The important point about temporal order is that it depends on laws of nature/physics.
This all requires explanation, Swinburne argues. We should not expect such order to exist by chance.
- Why are there laws of nature at all?
- Why are the laws of nature uniform and unchanging?
- Why do we have these laws, rather than other laws?
- Why are the laws that exist so perfect for human existence, when so many others are possible?
Number 3 is sometimes called ‘fine tuning’. If the laws of our universe, such as the charge of the election, were a tiny degree greater or lesser, life could not exist at all.
Swinburne thinks it is unimaginably unlikely for all these things to happen exactly as they do by chance.
Swinburne then claims that science cannot answer these questions. Science tells us the what but not the why. Science can only discover the laws of nature but cannot tell us why there are laws. Science cannot even explain why the universe can even be understood by science at all.
Science cannot explain the existence, orderliness and fine-tuning of the physical laws that enable temporal order. So, Swinburne turns to another sort of explanation. We know from experience that temporal regularities can be caused by persons. Human behaviour and technology often follow temporal regularities, such as sleeping at night. The explanation of those temporal regularities is that they were designed, i.e., intentionally created by an intelligent mind. Swinburne calls this a personal explanation.
The only available and therefore best explanation of the temporal regularities in nature is a personal explanation. Only God would have the power to have designed the laws of physics. So, God exists.

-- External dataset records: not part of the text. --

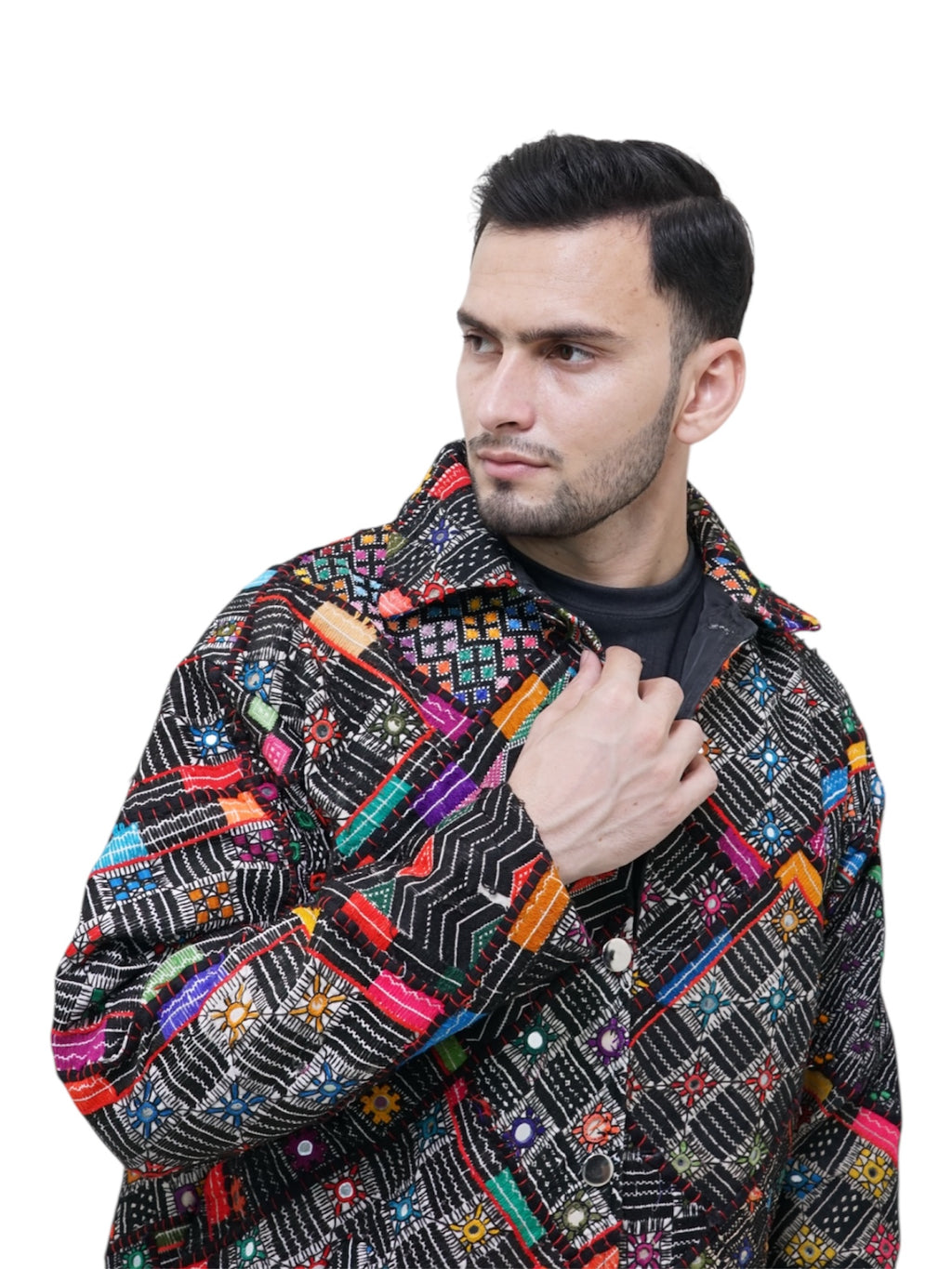 Man wearing a colorful patterned jacket on a white background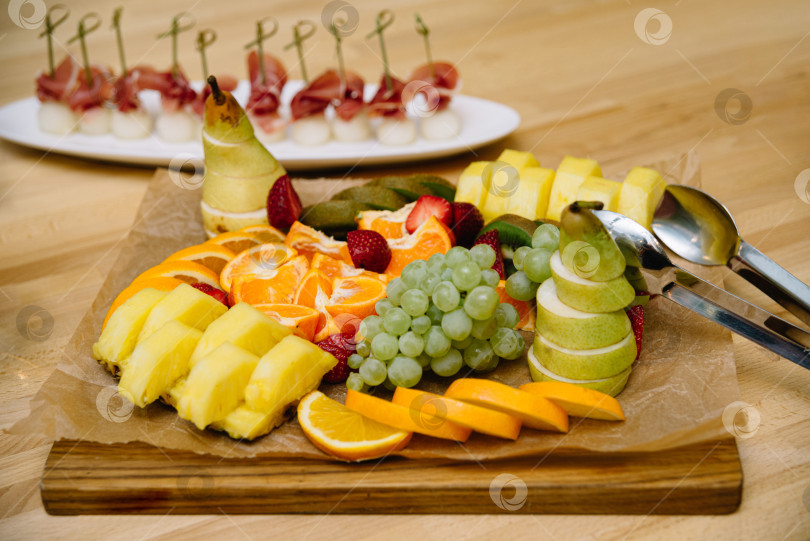 Скачать Блюдо из свежих фруктов с ассорти на деревянной доске фотосток Ozero
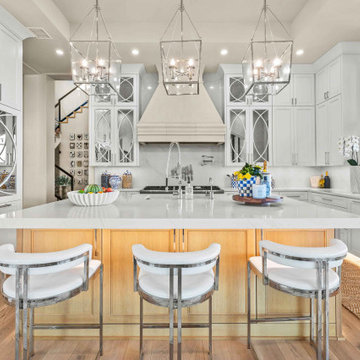 Kitchen Island with Mirrored Cabinetry and Range Hood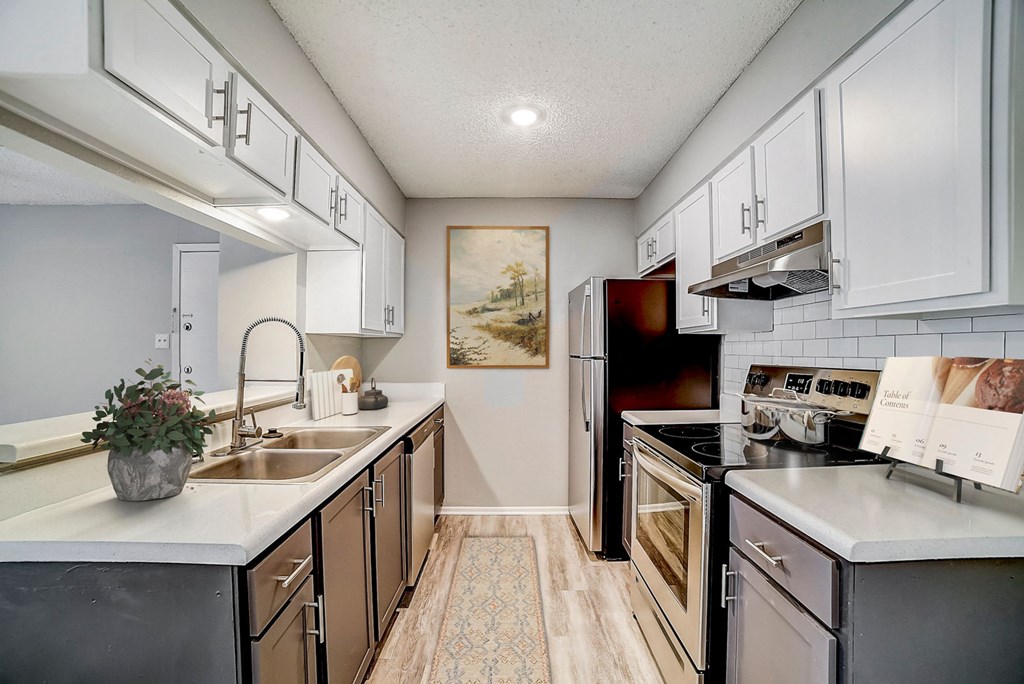 a kitchen with white cabinets and black appliances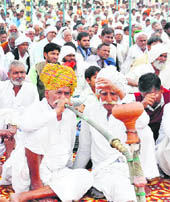 Farmers enjoy a 'hukkah' during a kisan sammelan at Ghata village in Gurgaon on Sunday.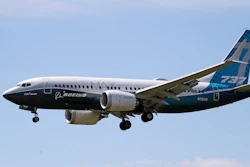 A Boeing 737 MAX jet heads to a landing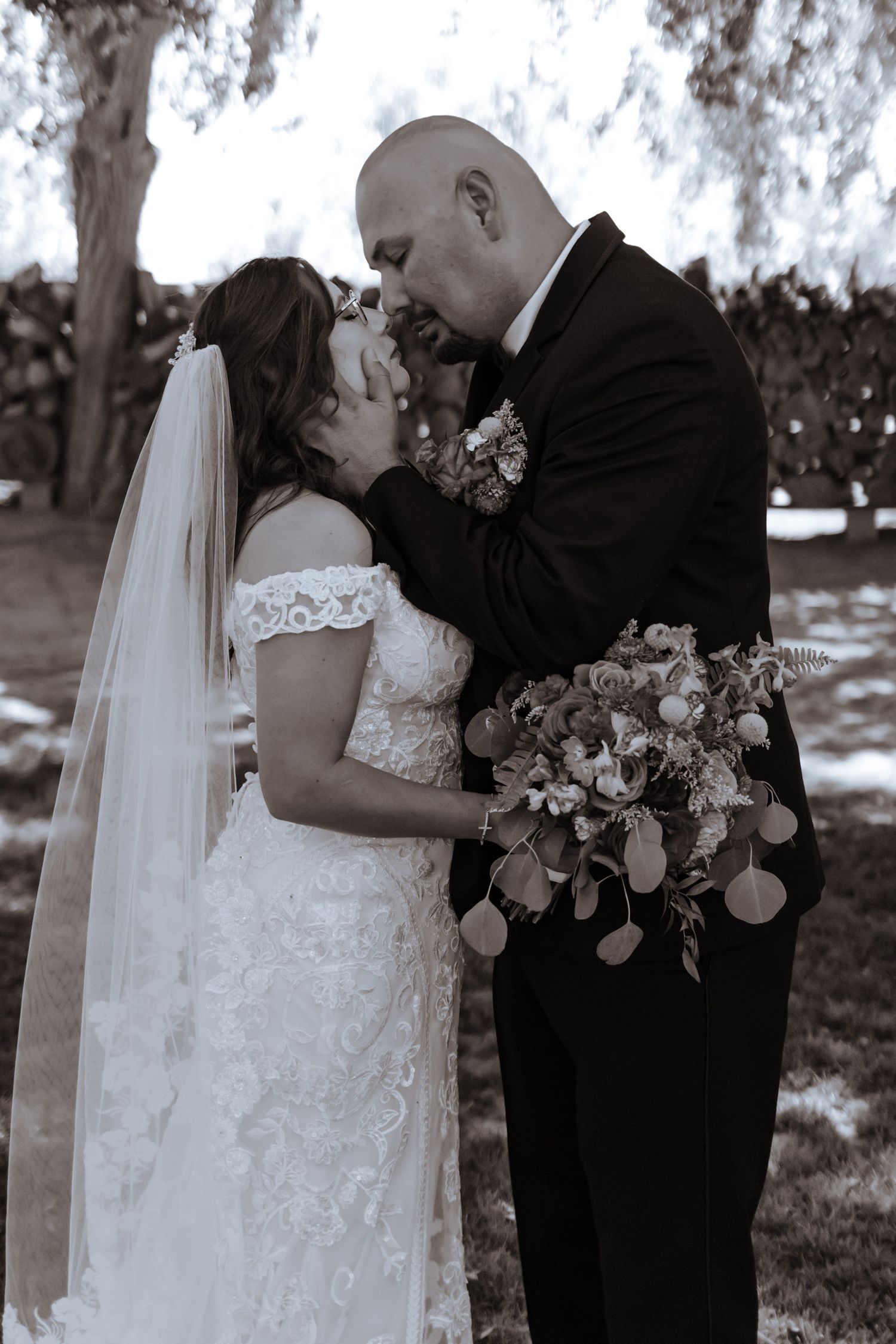 Black and white romantic portrait of bride and groom nearly kissing outdoors, groom holding a beautiful floral bouquet.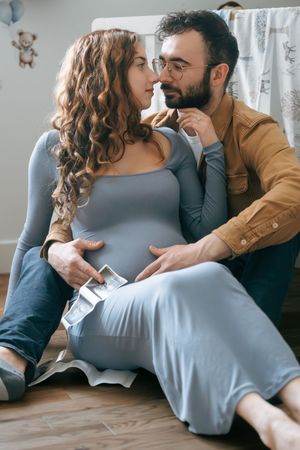 Couple in casual clothing sharing intimate moment while holding ultrasound images on floor.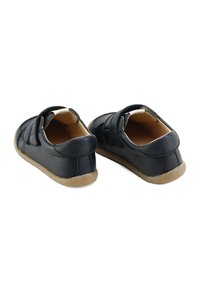 Zapatos de cuero negro con perfil bajo, que cuentan con cierres de correa ajustables y suela de goma texturizada. Interior forrado con material suave.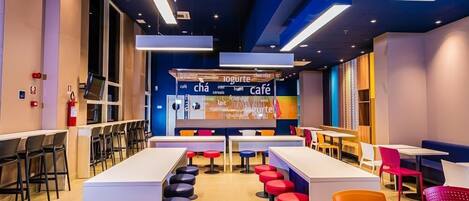 Un café moderno con una barra larga, varios taburetes y mesas.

Multiverse theory: Max Tegmark, a physicist, suggests a scientific explanation of fine tuning. The multiverse theory suggests our universe is just one of an infinite number of universes, all of which have different laws of physics. So, the fact that some universes are so perfectly fine tuned for human existence doesn’t require any special explanation, since there are an infinite number of every possible configuration of universes.
Swinburne’s defence: However, there is very little evidence for the multiverse theory. Polkinghorne agrees and claims that the multiverse theory is a ‘bold speculation’, a ‘metaphysical guess’.
Hume’s unique case argument applied to Swinburne. Hume insists that there is a standard of empirical evidence required to justifiably infer design.
Swinburne claims that because science cannot explain temporal order, personal explanation is the best explanation.
However, it seems that Hume would respond that Swinburne is not justified in relying on an inference to the best explanation style argument. Hume thinks that unless we have empirical evidence of the creation of the universes, or other universe to compare ours to, then we are not justified in inferring design. Without such experience, we should suspend judgement.
Swinburne could be correct that an analogy between temporal order in the physical laws of the universe and human creation of temporal order is the best explanation we have.
Swinburne could even be correct that science will never be able to provide us with a better explanation.
Yet, according to Hume, this is irrelevant. The wise person proportions their belief to the evidence. We have insufficient evidence to judge whether the universe is designed. Even our best explanation is not empirically valid and so we should suspend judgement and accept that we do not know why the universe is the way it is.